Data items:
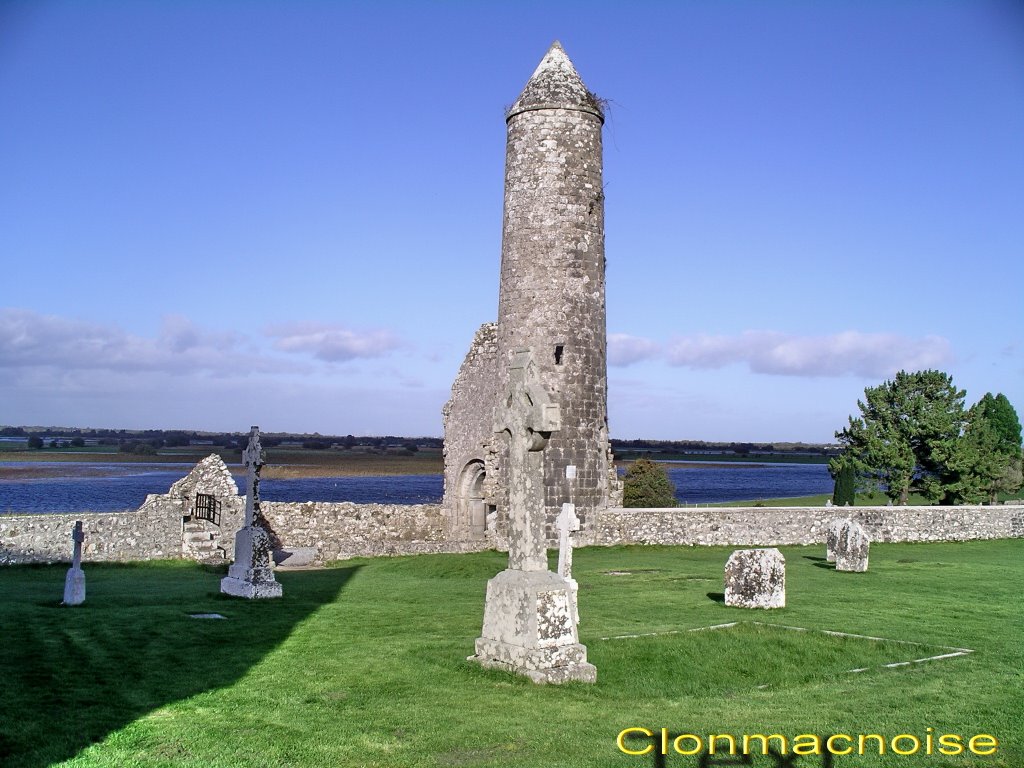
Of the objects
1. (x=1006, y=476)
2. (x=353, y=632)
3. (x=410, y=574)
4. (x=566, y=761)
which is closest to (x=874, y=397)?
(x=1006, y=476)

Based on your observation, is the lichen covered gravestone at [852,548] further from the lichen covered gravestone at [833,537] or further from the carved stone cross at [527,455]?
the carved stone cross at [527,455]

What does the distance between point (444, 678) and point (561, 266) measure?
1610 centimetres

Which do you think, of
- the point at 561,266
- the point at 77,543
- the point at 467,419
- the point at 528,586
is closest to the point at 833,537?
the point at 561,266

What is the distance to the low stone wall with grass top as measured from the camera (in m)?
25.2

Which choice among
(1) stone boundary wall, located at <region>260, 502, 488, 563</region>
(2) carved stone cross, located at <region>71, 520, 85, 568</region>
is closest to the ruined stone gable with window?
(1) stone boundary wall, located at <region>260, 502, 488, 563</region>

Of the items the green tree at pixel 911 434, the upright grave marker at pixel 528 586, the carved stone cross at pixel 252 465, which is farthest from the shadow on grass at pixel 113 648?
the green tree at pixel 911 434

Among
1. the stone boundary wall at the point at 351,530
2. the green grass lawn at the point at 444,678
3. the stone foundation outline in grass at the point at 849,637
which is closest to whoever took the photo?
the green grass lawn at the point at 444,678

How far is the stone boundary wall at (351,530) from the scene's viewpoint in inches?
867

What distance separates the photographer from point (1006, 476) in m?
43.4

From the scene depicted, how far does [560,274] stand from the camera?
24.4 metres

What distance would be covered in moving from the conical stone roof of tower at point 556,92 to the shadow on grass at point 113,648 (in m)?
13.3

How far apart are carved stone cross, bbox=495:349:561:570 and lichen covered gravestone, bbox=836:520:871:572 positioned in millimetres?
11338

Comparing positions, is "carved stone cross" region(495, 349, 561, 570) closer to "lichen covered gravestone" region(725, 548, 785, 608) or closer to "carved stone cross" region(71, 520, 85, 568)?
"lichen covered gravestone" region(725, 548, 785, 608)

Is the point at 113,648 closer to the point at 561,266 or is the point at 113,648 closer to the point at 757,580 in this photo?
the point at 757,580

> What you need to do: Update the records by replacing every "shadow on grass" with "patch of shade" and changing nothing else. Leave the pictures out of your answer.

> Problem solution:
Of the objects
1. (x=1006, y=476)
2. (x=353, y=632)
3. (x=410, y=574)
4. (x=566, y=761)
which is closest to (x=874, y=397)?
(x=1006, y=476)

Based on your observation, is the lichen covered gravestone at [852,548] further from the lichen covered gravestone at [833,537] or further from the carved stone cross at [527,455]?
the carved stone cross at [527,455]

What does the distance between point (444, 678) and point (561, 266) measure?
1610 centimetres

Which do you think, of
- the point at 561,266
- the point at 77,543
- the point at 467,419
- the point at 528,586
is closest to the point at 833,537?
the point at 561,266

What is the distance to the low stone wall with grass top as measured from the camera (in m)?
25.2

Which choice among
(1) stone boundary wall, located at <region>260, 502, 488, 563</region>
(2) carved stone cross, located at <region>71, 520, 85, 568</region>
is closest to the ruined stone gable with window?
(1) stone boundary wall, located at <region>260, 502, 488, 563</region>

Of the items the green tree at pixel 911 434, the upright grave marker at pixel 528 586, the carved stone cross at pixel 252 465, which is farthest from the patch of shade at pixel 113 648?
the green tree at pixel 911 434

Among
1. the stone boundary wall at the point at 351,530
2. the green grass lawn at the point at 444,678
3. the stone foundation outline in grass at the point at 849,637
which is closest to whoever took the photo?
the green grass lawn at the point at 444,678

How far is the stone boundary wall at (351,530) from the scene's viewpoint in inches?
867

What distance separates the photographer from point (1006, 476) in m?
43.4

From the scene depicted, how far does [560,274] stand from the camera?
24.4 metres

What distance would be covered in moving from the conical stone roof of tower at point 556,92 to the patch of shade at point 113,648 (in m)?
13.3

How far apart are carved stone cross, bbox=495:349:561:570 and lichen covered gravestone, bbox=836:520:871:572 positioned in millimetres?
11338

Comparing positions, is "carved stone cross" region(495, 349, 561, 570) closer to "lichen covered gravestone" region(725, 548, 785, 608) or closer to "carved stone cross" region(71, 520, 85, 568)?
"lichen covered gravestone" region(725, 548, 785, 608)

Is the point at 113,648 closer to the point at 561,266 or is the point at 113,648 closer to the point at 757,580 in this photo?
the point at 757,580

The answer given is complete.